“Meanin’ that you sure know the desert, o’ course! What else would I mean?” Sagebrush grunted and departed, while Hassayamp muttered inaudibly and glared.
Tompkins climbed into the flivver; Sagebrush climbed in after him; and with a roar the little car started out of town. One mile north of Stovepipe Springs the main highway turned abruptly to the right, for the Chuckwalla range, and beyond it, the civilized purlieus of Chuckwalla City, thirty miles away. The desert highway continued on ahead, and ran, a flea-bitten track, straight over the northern horizon.
“I suppose,” asked Tompkins as they rattled out of town, “you never happened to meet up with a large pink granite boulder, halfway up a cañon, split in two, with three piñons growing out of it, and a little spring at the foot of the piñons?”
“Nope,” said Sagebrush after a moment. “Nope, can’t say that I have, but that don’t signify much. Aint no piñon trees around yere except toward the Chuckwallas. Pink granite is most anywheres. I’m right disappointed you aint headin’ east. I’d kind o’ set my notions on looking over that there Pinecate section.”
Tompkins chuckled. Then, as they approached the turn in the highway, he swung the car to the right and headed for the distant peaks of the Chuckwallas.
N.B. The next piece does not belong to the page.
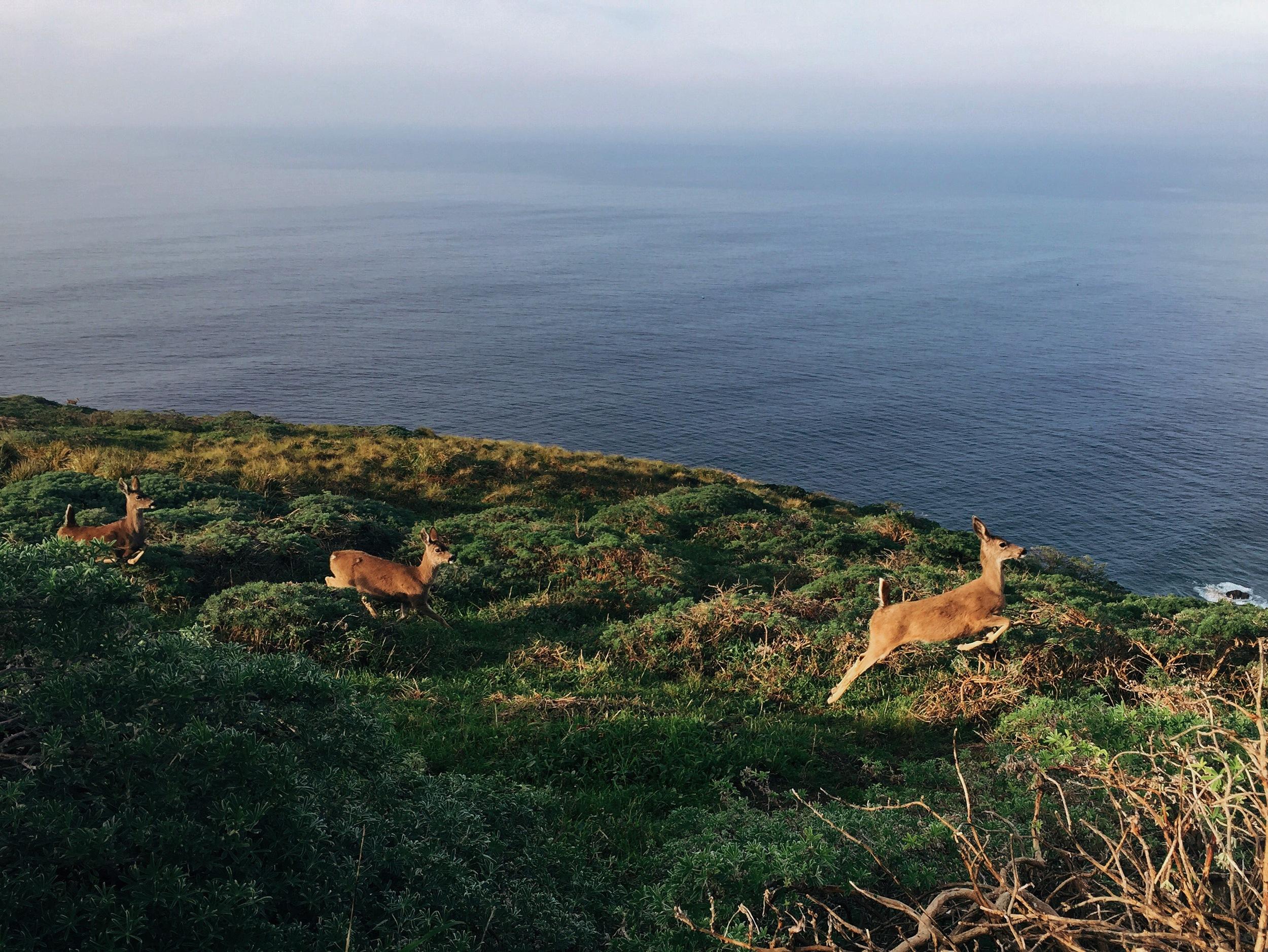 Point Reyes Deer.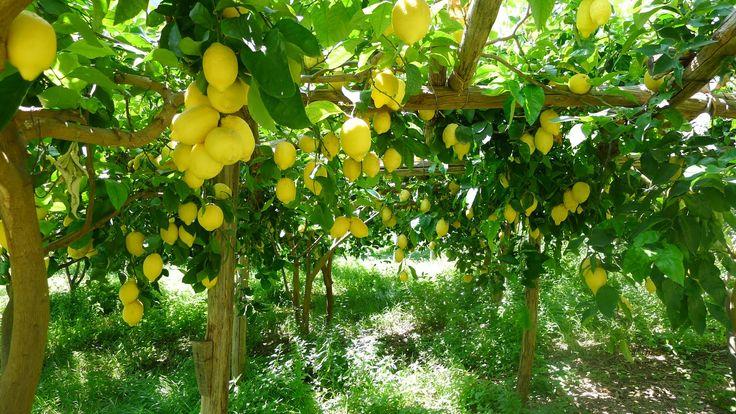Tutti i segreti della coltivazione del limone. Dal Nord al Sud, la passione è tradizione. Scopri il limone, il ribelle della natura!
“That’s where we’re going, Sagebrush.”
“How come you told Hassayamp—”
“Because I was telling Hassayamp.”
Sagebrush grinned, got out a black plug of navy cut, and bit happily at it.
“You and me sure is goin’ to get on, Perfesser. Whoop her up!” Then he grunted. “You heard what he said ’bout it bein’ healthy out to the desert? Durn him! Durn him and Sidewinder and all the rest o’ them galoots! They been tryin’ to keep me out o’ the Chuckwallas for quite a spell back. I bet Hassayamp’s got some claims over there hisself.”